The official debt figures omit significant off-balance sheet liabilities held by SOEs and through unpaid contributions to Nambawan Super, which amount to roughly 20% of GDP, according to the World Bank. Fully funding the government’s guarantee for PNG LNG amounts to 15% of GDP in 2013, while SOEs’ debt amounted to 7.5% of GDP in 2010, according to the ADB. Competition between banks has kept lending terms relatively competitive. Meanwhile, although the government paid its 2013 superannuation fund contributions and an additional PGK100m ($40.7m) in arrears in 2013, its debt to Nambawan remained close to PGK2bn ($813m) as of February 2014, according to the fund. Given that the arrears compound at an average 14% annually, according to Nambawan, the Treasury may opt to switch lower-yielding government bonds for its PGK2bn ($813m) debt. The PNG LNG liability reflects expanding contingent liabilities linked to the government’s growing role in the natural resources sector. Smaller liabilities include the $118m owed to Nautilus Minerals when the government lost an international arbitration case in October 2013 (see Trade & Investment chapter).
“The Nautilus arbitration case points to government’s growing contingent liabilities stemming from its involvement in key mining projects,” Craig Michaels, Standard & Poor’s sovereign credit analyst for PNG, told OBG. “As government takes equity stakes in large mining projects, it is exposed to cost overruns, as also occurred with the ExxonMobil LNG project.”
Foreign Liabilities
Since 2012 the government has had a range of different foreign-borrowing options, both as sources of budget deficit funding and to refinance current contingent liabilities. The Treasury had contracted Barclays to underwrite a maiden Eurobond offering in early 2013, following the example of neighbouring Fiji that raised $250m and $400m in two bond issues, although this was suspended following global yield hikes from May onwards. The government has also been in discussions with China’s EXIM Bank for a $2.4bn line of credit for specific projects, although the status of talks remains unclear.

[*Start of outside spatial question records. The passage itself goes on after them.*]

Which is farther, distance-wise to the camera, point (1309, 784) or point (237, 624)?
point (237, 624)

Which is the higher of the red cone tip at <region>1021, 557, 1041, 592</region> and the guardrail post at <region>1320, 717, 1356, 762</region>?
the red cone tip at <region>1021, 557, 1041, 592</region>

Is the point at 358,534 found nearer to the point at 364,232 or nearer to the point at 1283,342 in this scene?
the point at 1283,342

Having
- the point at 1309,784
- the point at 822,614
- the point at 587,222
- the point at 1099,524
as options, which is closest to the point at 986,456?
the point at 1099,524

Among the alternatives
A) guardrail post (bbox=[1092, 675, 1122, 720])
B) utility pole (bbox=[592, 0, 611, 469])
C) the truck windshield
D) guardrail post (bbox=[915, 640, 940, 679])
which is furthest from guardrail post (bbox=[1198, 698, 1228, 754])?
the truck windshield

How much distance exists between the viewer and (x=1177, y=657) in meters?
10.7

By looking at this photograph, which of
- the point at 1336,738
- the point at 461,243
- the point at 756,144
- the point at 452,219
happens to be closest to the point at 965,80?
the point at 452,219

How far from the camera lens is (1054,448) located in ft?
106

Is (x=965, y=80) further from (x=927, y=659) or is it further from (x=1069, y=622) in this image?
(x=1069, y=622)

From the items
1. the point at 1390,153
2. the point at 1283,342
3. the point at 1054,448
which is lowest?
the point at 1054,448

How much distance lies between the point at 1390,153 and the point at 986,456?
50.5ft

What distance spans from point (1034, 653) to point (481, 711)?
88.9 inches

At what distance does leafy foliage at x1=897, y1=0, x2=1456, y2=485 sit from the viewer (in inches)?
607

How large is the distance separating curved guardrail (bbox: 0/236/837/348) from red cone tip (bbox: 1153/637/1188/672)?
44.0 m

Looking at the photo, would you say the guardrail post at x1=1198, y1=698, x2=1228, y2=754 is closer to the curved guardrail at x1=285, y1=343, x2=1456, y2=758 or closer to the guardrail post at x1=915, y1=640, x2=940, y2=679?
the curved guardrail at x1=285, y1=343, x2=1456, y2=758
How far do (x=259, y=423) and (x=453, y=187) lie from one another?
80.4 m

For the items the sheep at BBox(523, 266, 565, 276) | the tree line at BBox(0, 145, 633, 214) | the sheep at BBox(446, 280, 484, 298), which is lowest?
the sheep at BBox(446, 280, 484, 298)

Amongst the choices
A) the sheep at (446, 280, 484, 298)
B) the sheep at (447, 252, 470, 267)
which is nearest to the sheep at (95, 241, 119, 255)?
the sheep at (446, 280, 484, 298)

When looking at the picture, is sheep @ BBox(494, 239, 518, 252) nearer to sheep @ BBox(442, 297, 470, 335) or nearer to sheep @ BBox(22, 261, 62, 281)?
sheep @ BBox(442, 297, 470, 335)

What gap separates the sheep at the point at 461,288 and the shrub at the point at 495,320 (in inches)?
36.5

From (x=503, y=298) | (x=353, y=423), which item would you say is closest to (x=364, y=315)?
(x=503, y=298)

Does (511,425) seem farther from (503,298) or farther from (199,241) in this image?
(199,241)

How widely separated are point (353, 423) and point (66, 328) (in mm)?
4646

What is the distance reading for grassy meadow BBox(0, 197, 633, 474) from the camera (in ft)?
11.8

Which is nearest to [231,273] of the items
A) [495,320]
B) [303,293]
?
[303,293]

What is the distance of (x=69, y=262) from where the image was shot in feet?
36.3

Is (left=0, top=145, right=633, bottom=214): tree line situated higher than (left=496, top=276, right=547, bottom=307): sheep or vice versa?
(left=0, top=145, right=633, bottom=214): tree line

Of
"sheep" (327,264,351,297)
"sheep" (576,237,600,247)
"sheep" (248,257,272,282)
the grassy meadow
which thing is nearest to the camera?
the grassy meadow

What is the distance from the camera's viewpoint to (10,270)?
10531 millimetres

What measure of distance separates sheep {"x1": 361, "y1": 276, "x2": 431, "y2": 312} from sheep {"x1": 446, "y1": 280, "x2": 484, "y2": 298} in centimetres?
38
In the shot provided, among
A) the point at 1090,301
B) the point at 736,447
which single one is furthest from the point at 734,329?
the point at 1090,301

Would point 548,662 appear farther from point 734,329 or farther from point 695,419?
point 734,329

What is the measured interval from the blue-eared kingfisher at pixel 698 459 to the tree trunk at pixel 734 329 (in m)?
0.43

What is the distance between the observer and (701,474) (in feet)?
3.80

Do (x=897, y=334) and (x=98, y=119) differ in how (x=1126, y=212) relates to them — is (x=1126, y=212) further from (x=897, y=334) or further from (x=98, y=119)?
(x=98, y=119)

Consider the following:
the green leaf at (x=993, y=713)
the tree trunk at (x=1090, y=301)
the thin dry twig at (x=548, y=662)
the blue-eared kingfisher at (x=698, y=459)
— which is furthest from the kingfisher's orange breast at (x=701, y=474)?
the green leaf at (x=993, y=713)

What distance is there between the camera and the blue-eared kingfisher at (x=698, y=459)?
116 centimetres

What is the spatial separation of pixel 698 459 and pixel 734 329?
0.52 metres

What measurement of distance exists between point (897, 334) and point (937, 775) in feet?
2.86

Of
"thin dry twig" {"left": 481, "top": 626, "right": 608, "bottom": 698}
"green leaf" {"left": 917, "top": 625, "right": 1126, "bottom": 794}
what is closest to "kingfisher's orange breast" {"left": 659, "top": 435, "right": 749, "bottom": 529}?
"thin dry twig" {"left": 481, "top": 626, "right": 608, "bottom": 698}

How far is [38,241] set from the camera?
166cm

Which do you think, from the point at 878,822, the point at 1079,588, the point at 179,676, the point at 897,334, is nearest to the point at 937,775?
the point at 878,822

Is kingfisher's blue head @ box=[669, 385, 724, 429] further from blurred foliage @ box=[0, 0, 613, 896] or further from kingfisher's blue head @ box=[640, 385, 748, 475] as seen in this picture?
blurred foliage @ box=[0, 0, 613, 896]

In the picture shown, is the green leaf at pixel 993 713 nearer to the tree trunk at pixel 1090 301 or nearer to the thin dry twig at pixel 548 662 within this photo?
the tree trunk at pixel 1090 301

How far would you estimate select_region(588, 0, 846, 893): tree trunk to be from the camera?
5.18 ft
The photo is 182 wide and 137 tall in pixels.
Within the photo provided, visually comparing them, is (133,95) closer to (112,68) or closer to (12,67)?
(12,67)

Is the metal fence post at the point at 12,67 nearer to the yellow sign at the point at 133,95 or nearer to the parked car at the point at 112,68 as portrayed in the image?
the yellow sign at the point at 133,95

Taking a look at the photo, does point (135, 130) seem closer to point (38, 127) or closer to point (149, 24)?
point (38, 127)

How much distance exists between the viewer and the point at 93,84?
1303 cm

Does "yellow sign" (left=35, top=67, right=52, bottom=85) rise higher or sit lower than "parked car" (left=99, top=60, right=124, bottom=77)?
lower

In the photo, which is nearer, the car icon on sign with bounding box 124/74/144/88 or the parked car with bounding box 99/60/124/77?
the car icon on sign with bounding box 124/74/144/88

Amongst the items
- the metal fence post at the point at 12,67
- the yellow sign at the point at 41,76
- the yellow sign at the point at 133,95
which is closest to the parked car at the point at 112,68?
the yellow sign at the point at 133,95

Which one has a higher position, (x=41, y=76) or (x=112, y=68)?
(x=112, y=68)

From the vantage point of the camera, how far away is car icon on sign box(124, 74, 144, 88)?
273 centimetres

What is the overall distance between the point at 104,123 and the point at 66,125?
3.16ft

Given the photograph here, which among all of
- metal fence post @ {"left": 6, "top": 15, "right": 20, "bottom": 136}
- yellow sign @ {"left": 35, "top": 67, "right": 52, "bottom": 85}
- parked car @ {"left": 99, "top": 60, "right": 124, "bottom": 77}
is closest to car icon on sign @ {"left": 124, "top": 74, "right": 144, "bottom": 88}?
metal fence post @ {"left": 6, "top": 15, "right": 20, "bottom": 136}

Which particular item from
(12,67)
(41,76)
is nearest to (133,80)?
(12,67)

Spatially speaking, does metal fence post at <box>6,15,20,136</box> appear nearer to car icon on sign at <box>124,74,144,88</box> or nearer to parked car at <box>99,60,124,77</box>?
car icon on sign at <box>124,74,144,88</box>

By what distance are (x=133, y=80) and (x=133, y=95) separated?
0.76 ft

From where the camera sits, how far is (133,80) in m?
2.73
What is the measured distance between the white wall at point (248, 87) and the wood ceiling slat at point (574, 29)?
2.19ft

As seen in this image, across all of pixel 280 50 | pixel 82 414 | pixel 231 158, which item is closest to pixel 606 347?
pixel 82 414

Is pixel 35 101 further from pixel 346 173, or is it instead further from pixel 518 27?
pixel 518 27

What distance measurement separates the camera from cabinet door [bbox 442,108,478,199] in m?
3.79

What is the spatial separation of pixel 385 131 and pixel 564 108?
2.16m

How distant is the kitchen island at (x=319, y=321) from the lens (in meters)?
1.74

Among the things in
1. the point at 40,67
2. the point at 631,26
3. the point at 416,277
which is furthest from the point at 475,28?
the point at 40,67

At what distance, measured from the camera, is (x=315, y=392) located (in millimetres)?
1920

In March 2014 the government faced the deadline for refinancing a bond worth $1.6bn – equivalent to roughly 8% of total GDP – issued in 2008 to finance the Independent Public Business Corporation’s stake in the PNG LNG project. The private placement, fully subscribed by Abu Dhabi’s International Petroleum Investment Company, was backed by collateral in the form of the state’s 196.6m shares, or 14.7%, in Oil Search. The government decided to raise $1.6bn to pay off the bond, retain its stake and appointed UBS to handle the bond refinance deal. Having rebalanced its debt profile towards domestic sources, PNG’s liabilities remain sustainable, according to S&P and Moody’s.
While the outlook for state revenues is strong in the medium term, ensuring the sustainability of further spending increases in the meantime will be key to preserving macroeconomic stability. With abundant domestic liquidity, planned T-bill and bond issues should continue to be oversubscribed, though there is space for new offshore debt issues as well. Sustaining strong economic growth will be key for the state to comply with its 30% debt-to-GDP caps from 2015 onwards.